**Data:**
/---

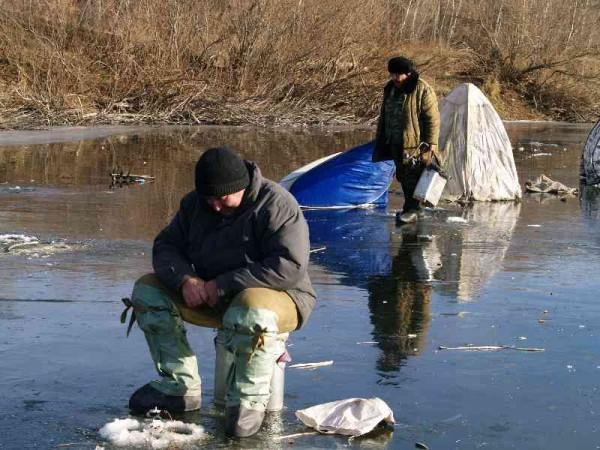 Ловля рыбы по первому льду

\---
/---

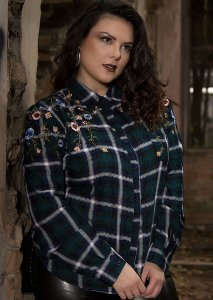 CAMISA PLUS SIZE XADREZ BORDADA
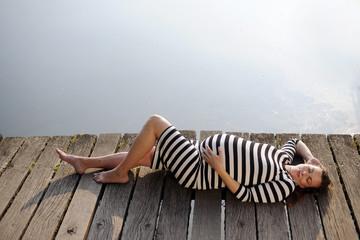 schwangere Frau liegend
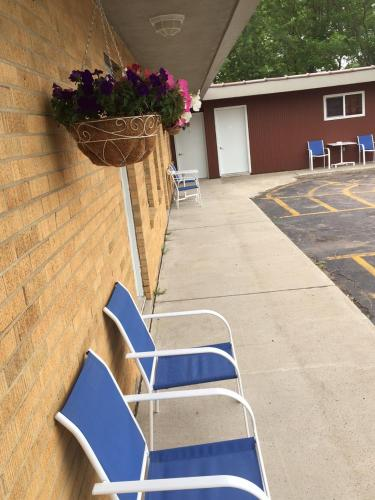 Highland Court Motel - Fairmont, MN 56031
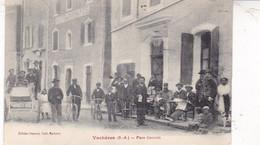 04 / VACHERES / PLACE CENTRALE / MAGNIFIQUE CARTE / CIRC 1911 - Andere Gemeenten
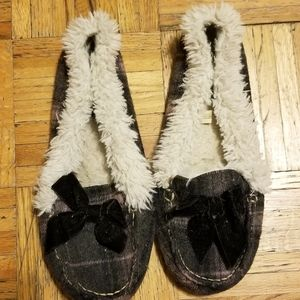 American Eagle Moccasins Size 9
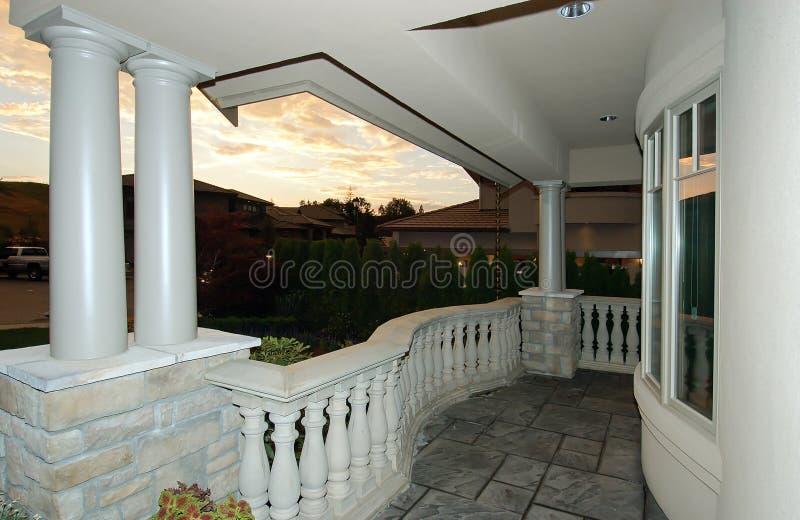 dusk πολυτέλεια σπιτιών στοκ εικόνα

\---

**Exercise description:** Only one stretch of the listing is wanted: the lines starting at the one with "04 / VACHERES" and ending at the one with "dusk πολυτέλεια σπιτιών στοκ εικόνα", copied exactly and free of pictures.

**Exercise output:**
 04 / VACHERES / PLACE CENTRALE / MAGNIFIQUE CARTE / CIRC 1911 - Andere Gemeenten
 American Eagle Moccasins Size 9
 dusk πολυτέλεια σπιτιών στοκ εικόνα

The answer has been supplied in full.